Excluding all pictures, please output the listing exactly.

• _Records for the exercise_:
····················

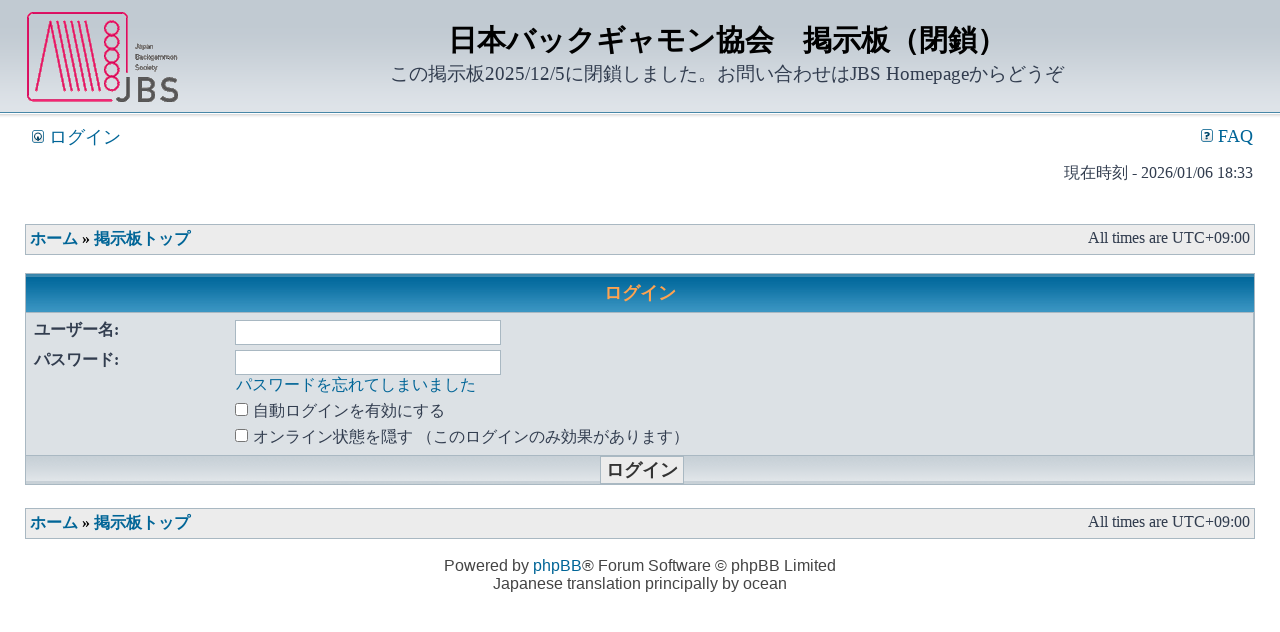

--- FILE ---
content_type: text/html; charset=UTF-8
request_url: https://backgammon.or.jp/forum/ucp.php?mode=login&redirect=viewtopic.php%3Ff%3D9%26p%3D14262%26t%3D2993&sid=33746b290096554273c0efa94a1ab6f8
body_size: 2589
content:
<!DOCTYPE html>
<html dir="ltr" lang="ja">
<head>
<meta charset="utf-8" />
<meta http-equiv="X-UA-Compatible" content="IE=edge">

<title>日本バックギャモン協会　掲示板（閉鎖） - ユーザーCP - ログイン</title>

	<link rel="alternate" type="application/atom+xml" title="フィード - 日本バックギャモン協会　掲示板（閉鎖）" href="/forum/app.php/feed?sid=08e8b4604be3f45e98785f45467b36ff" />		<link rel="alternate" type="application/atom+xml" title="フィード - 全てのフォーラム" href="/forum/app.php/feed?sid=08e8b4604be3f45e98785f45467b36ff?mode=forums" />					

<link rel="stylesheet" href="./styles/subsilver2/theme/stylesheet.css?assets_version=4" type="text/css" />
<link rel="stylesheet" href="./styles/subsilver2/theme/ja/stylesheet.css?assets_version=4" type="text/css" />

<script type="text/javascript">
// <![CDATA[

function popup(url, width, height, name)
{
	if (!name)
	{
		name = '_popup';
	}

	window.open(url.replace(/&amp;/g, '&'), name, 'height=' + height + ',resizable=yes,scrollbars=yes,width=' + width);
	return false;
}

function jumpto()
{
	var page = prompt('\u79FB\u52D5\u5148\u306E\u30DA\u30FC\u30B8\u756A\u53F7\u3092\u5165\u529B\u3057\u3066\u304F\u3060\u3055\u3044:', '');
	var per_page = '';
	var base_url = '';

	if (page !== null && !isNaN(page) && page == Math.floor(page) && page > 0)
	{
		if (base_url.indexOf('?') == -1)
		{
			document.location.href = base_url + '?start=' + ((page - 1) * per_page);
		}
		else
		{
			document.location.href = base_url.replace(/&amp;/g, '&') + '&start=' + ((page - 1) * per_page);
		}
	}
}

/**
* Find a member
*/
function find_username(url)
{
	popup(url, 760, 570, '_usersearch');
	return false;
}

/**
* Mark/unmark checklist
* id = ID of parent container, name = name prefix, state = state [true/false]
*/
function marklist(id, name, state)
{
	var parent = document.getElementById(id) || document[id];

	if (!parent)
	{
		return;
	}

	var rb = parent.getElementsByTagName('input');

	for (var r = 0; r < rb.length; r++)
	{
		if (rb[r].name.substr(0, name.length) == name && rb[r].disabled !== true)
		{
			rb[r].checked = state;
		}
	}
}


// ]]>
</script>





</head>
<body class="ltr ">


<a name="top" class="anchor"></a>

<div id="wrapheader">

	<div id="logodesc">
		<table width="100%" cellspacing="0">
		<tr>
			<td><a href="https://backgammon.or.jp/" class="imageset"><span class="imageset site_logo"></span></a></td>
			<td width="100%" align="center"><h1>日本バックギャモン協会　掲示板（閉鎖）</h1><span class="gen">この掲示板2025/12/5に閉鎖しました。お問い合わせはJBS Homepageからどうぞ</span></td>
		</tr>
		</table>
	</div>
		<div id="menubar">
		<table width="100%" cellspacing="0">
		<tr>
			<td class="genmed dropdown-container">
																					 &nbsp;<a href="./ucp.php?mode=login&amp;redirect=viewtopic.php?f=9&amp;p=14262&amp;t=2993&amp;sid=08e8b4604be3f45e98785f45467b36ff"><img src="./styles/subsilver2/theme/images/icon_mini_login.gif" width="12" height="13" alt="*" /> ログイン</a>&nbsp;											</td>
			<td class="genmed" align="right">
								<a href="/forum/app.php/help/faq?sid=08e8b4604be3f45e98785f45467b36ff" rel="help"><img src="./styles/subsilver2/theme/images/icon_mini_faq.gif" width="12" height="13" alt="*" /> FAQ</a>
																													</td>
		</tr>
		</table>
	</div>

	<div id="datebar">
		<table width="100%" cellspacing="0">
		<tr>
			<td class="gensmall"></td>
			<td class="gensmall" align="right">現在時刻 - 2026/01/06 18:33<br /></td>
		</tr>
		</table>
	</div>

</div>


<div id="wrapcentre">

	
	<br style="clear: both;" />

····················

• _Result for this exercise_:
--- FILE ---
content_type: text/html; charset=UTF-8
request_url: https://backgammon.or.jp/forum/ucp.php?mode=login&redirect=viewtopic.php%3Ff%3D9%26p%3D14262%26t%3D2993&sid=33746b290096554273c0efa94a1ab6f8
body_size: 2589
content:
<!DOCTYPE html>
<html dir="ltr" lang="ja">
<head>
<meta charset="utf-8" />
<meta http-equiv="X-UA-Compatible" content="IE=edge">

<title>日本バックギャモン協会　掲示板（閉鎖） - ユーザーCP - ログイン</title>

	<link rel="alternate" type="application/atom+xml" title="フィード - 日本バックギャモン協会　掲示板（閉鎖）" href="/forum/app.php/feed?sid=08e8b4604be3f45e98785f45467b36ff" />		<link rel="alternate" type="application/atom+xml" title="フィード - 全てのフォーラム" href="/forum/app.php/feed?sid=08e8b4604be3f45e98785f45467b36ff?mode=forums" />					

<link rel="stylesheet" href="./styles/subsilver2/theme/stylesheet.css?assets_version=4" type="text/css" />
<link rel="stylesheet" href="./styles/subsilver2/theme/ja/stylesheet.css?assets_version=4" type="text/css" />

<script type="text/javascript">
// <![CDATA[

function popup(url, width, height, name)
{
	if (!name)
	{
		name = '_popup';
	}

	window.open(url.replace(/&amp;/g, '&'), name, 'height=' + height + ',resizable=yes,scrollbars=yes,width=' + width);
	return false;
}

function jumpto()
{
	var page = prompt('\u79FB\u52D5\u5148\u306E\u30DA\u30FC\u30B8\u756A\u53F7\u3092\u5165\u529B\u3057\u3066\u304F\u3060\u3055\u3044:', '');
	var per_page = '';
	var base_url = '';

	if (page !== null && !isNaN(page) && page == Math.floor(page) && page > 0)
	{
		if (base_url.indexOf('?') == -1)
		{
			document.location.href = base_url + '?start=' + ((page - 1) * per_page);
		}
		else
		{
			document.location.href = base_url.replace(/&amp;/g, '&') + '&start=' + ((page - 1) * per_page);
		}
	}
}

/**
* Find a member
*/
function find_username(url)
{
	popup(url, 760, 570, '_usersearch');
	return false;
}

/**
* Mark/unmark checklist
* id = ID of parent container, name = name prefix, state = state [true/false]
*/
function marklist(id, name, state)
{
	var parent = document.getElementById(id) || document[id];

	if (!parent)
	{
		return;
	}

	var rb = parent.getElementsByTagName('input');

	for (var r = 0; r < rb.length; r++)
	{
		if (rb[r].name.substr(0, name.length) == name && rb[r].disabled !== true)
		{
			rb[r].checked = state;
		}
	}
}


// ]]>
</script>





</head>
<body class="ltr ">


<a name="top" class="anchor"></a>

<div id="wrapheader">

	<div id="logodesc">
		<table width="100%" cellspacing="0">
		<tr>
			<td><a href="https://backgammon.or.jp/" class="imageset"><span class="imageset site_logo"></span></a></td>
			<td width="100%" align="center"><h1>日本バックギャモン協会　掲示板（閉鎖）</h1><span class="gen">この掲示板2025/12/5に閉鎖しました。お問い合わせはJBS Homepageからどうぞ</span></td>
		</tr>
		</table>
	</div>
		<div id="menubar">
		<table width="100%" cellspacing="0">
		<tr>
			<td class="genmed dropdown-container">
																					 &nbsp;<a href="./ucp.php?mode=login&amp;redirect=viewtopic.php?f=9&amp;p=14262&amp;t=2993&amp;sid=08e8b4604be3f45e98785f45467b36ff"><img src="./styles/subsilver2/theme/images/icon_mini_login.gif" width="12" height="13" alt="*" /> ログイン</a>&nbsp;											</td>
			<td class="genmed" align="right">
								<a href="/forum/app.php/help/faq?sid=08e8b4604be3f45e98785f45467b36ff" rel="help"><img src="./styles/subsilver2/theme/images/icon_mini_faq.gif" width="12" height="13" alt="*" /> FAQ</a>
																													</td>
		</tr>
		</table>
	</div>

	<div id="datebar">
		<table width="100%" cellspacing="0">
		<tr>
			<td class="gensmall"></td>
			<td class="gensmall" align="right">現在時刻 - 2026/01/06 18:33<br /></td>
		</tr>
		</table>
	</div>

</div>


<div id="wrapcentre">

	
	<br style="clear: both;" />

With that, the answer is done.